## TRY IT
Find every line in the records below that contains "compared", and copy it.

## DATASET RECORDS
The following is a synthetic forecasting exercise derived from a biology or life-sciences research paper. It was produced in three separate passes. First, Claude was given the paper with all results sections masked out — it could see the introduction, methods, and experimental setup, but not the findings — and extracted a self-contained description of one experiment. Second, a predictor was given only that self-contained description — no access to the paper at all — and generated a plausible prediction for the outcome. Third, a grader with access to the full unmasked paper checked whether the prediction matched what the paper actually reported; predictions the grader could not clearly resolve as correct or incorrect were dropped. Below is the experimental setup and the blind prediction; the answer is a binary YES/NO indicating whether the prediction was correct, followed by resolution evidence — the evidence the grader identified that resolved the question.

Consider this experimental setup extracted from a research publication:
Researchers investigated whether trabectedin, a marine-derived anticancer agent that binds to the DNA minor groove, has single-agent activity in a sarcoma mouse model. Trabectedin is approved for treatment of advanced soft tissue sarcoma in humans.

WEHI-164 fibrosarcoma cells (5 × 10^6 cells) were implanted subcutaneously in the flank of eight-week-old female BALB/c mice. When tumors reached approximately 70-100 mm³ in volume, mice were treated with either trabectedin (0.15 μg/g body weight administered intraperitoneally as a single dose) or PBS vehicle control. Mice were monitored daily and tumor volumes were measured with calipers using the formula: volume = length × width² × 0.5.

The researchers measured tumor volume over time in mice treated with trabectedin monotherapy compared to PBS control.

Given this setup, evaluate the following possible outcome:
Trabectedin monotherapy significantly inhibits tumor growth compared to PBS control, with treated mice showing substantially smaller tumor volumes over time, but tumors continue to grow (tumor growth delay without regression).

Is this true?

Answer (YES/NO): NO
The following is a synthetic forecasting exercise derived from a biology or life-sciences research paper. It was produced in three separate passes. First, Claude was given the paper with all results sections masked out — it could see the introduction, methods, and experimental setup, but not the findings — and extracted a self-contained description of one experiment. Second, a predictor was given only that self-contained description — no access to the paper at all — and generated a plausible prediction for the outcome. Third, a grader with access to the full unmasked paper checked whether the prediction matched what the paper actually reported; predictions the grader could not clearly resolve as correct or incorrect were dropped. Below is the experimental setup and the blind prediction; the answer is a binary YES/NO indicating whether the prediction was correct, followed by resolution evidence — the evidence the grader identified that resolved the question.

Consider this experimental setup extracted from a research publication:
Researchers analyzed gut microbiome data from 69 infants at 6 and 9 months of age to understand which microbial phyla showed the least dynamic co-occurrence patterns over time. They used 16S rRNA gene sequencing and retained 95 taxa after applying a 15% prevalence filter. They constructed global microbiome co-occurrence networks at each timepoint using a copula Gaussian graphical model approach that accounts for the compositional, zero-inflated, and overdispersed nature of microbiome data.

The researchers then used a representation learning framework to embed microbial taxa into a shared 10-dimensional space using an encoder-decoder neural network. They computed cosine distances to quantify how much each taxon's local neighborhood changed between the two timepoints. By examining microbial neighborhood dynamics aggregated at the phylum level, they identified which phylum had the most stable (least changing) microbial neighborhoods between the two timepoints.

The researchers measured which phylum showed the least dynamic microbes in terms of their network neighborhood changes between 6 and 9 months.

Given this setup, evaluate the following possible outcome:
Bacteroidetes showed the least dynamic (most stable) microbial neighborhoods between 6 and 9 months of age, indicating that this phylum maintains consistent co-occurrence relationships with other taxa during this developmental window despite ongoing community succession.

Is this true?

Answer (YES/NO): NO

## ANSWER TO THIS TASK
The researchers measured tumor volume over time in mice treated with trabectedin monotherapy compared to PBS control.
Trabectedin monotherapy significantly inhibits tumor growth compared to PBS control, with treated mice showing substantially smaller tumor volumes over time, but tumors continue to grow (tumor growth delay without regression).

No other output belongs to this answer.